EXTRAIT FOURNI =
↓↓↓

C’est une histoire peu connue : celle des groupes de rock qui ont commencé à secouer le conservatisme soviétique dès le début des années 1980, avant l’arrivée au pouvoir de Mikhaïl Gorbatchev en 1985. Le mouvement naît à Saint-Pétersbourg, qui se nommait alors Leningrad. Le groupe Kino, dirigé par un Russo-Coréen, Viktor Tsoï, se produit discrètement dans quelques appartements, caves et cafés branchés de la ville, et connaît très vite un grand succès. Sur de mauvaises cassettes, les jeunes copient ses tubes, qui brocardent et bravent le régime finissant de Brejnev.

Dix ans plus tard, le pouvoir politique s’étant révélé incapable de maîtriser ce qui paraissait une « dégénérescence » aux vieux apparatchiks, Viktor Tsoï accueillera lui-même le groupe Noir Désir à Saint-Pétersbourg.
Au milieu des années 1980, les musiques « autorisées » par le Parti et les grands concerts encadrés par la milice, interdisant aux spectateurs de se lever pour manifester leur enthousiasme, n’empêchent pas les nouveaux rythmes et les paroles sacrilèges de déferler sur le pays. Cela fait alors déjà des années que Boris Grebenchikov, créateur du groupe Aquarium, également né à Leningrad, nargue les officiels en déjouant les interdictions de jouer et surtout de distiller des paroles subversives, mal dissimulées sous de nouveaux rythmes.

À Moscou, peu avant la Glasnost, un mauvais chanteur, Stas Namin (petit-fils d’Anastase Mikoyan, ancien président du Soviet suprême), qui avait reçu du Parti la tâche de canaliser le phénomène, est lui aussi rapidement dépassé, laissant les caciques communistes effarés devant l’explosion du nombre de groupes.

↑↑↑

TÂCHES =
A) Relevez tous les groupes de musique nommés dans le texte sur le rock soviétique ci-dessus.
B) Rédigez la suite du texte sur le rock soviétique ci-dessus, s'il vous plaît.

Un bloc de données =
↓↓↓

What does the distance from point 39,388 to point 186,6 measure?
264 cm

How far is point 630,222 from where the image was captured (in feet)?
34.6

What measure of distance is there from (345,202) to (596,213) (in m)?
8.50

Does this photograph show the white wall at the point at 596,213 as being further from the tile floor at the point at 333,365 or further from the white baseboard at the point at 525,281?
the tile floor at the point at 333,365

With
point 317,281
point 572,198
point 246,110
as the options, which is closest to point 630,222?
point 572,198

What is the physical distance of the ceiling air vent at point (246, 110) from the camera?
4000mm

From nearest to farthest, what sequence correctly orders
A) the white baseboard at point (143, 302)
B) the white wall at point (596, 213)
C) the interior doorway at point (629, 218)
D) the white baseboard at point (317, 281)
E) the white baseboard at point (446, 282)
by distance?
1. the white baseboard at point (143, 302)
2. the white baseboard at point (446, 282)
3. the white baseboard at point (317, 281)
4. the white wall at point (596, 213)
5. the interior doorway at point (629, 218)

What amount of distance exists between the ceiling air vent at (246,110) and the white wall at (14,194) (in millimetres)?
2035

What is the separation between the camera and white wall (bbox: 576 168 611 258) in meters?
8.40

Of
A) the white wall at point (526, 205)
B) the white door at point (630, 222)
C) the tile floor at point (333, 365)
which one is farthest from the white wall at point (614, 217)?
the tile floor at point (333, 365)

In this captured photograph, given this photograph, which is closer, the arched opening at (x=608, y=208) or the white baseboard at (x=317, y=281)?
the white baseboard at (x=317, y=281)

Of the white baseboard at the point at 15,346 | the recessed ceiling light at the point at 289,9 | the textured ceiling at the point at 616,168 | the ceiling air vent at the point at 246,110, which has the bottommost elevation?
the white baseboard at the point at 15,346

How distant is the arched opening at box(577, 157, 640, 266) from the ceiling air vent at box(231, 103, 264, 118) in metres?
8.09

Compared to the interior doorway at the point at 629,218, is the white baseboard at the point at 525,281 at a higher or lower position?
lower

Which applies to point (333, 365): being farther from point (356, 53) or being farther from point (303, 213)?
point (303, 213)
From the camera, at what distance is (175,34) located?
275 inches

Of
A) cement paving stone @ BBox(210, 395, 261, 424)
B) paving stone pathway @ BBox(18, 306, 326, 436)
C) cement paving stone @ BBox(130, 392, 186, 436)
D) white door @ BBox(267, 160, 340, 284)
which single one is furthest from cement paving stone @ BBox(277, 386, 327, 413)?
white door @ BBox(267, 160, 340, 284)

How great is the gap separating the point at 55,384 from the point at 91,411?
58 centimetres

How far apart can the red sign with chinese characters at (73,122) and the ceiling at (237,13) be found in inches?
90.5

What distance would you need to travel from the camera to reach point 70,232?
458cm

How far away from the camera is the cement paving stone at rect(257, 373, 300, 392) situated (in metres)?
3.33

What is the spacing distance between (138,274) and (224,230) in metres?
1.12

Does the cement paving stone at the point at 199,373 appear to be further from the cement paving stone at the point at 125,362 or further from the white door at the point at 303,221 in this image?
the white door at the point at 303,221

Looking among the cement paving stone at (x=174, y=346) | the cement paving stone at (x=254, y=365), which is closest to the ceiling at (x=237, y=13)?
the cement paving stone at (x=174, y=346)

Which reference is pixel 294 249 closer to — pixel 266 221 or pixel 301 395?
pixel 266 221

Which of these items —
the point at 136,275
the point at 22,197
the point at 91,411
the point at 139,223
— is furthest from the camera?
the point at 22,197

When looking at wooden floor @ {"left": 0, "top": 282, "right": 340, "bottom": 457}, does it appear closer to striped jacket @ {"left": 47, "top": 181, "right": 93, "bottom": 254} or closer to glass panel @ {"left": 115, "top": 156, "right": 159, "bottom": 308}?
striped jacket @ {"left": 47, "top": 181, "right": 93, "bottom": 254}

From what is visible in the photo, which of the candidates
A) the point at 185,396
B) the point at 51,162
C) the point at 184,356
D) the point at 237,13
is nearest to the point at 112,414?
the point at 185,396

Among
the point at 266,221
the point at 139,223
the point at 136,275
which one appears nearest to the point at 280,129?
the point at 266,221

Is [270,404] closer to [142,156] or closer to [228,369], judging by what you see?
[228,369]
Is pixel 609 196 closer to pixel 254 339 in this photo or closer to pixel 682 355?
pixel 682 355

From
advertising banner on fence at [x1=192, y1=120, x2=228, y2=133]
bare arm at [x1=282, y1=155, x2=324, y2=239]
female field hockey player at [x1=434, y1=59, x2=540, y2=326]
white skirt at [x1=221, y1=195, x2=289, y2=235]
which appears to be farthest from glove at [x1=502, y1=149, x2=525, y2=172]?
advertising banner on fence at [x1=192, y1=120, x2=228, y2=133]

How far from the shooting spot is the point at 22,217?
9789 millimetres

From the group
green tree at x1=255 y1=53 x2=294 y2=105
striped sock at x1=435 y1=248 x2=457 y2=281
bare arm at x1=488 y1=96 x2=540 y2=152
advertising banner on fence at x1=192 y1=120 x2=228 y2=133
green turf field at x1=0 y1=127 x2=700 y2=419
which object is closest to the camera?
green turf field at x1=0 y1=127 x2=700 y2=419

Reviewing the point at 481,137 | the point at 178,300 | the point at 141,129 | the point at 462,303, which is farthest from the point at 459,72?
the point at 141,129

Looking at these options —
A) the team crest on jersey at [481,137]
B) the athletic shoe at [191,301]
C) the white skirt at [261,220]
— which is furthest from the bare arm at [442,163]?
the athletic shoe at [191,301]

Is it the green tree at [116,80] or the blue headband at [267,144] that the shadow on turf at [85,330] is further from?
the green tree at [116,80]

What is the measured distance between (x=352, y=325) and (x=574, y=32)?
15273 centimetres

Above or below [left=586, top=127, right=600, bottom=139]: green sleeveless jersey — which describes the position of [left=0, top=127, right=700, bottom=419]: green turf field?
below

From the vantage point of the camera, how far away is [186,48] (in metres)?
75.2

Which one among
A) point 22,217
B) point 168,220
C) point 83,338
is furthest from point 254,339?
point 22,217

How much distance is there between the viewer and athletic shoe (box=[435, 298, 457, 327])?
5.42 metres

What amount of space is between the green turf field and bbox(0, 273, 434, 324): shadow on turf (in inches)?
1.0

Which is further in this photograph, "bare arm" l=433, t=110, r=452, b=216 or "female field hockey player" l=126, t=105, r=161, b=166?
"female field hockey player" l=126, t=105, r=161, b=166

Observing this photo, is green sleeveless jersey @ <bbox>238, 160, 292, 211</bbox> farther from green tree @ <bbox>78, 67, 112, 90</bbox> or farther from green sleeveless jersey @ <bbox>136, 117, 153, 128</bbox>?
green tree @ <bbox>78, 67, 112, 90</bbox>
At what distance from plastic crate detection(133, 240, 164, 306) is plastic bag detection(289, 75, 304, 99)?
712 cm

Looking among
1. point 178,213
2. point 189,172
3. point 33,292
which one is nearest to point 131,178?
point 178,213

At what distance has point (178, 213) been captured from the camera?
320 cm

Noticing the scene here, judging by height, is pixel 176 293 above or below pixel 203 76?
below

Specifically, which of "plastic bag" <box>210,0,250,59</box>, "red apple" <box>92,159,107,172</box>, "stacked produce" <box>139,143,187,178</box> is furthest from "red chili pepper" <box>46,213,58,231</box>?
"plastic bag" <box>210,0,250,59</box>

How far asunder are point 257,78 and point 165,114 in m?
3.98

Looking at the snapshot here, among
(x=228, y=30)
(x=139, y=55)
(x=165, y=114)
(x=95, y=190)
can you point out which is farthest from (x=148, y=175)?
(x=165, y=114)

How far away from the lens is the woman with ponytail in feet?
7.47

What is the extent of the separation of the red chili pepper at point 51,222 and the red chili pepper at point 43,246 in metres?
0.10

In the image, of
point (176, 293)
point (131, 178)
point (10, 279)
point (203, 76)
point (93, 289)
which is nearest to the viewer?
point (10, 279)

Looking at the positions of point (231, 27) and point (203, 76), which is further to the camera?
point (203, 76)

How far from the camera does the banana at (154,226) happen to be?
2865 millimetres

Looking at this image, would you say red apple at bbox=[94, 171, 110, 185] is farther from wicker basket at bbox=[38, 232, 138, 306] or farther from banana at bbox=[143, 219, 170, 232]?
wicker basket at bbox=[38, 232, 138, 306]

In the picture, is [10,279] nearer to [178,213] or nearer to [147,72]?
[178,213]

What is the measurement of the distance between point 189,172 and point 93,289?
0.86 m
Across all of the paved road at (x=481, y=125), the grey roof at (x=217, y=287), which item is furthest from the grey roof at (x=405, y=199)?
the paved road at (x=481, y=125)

↑↑↑

RÉPONSES =
A) Kino, Noir Désir, Aquarium

B)
À cette même époque, une partie de l’URSS se pâme devant les chansons de Joe Dassin : sa mort, le jour de l’ouverture des JO de 1980, est ressentie comme un deuil national (que n’égalera, deux jours plus tard, que le décès de Vladimir Vissotsky, le chanteur-poète alors marié avec Marina Vlady…).
Cette revue détaillée et passionnante de la contre-culture organisée autour des premiers hippies russes, puis des groupes de rockers, poètes et chanteurs conquérant une bonne partie de la jeunesse, fonctionne également comme portrait d’un mouvement qui a ébranlé tout l’empire soviétique.

Jamais n’avait été si bien racontée, avec tant d’anecdotes et de textes de chansons (qui expriment une révolte aujourd’hui totalement récupérée), cette révolution culturelle se propageant jusqu’à l’Arménie, la Géorgie et le Kazakhstan. Une histoire fascinante qui prouve que la musique peut être annonciatrice de révolutions.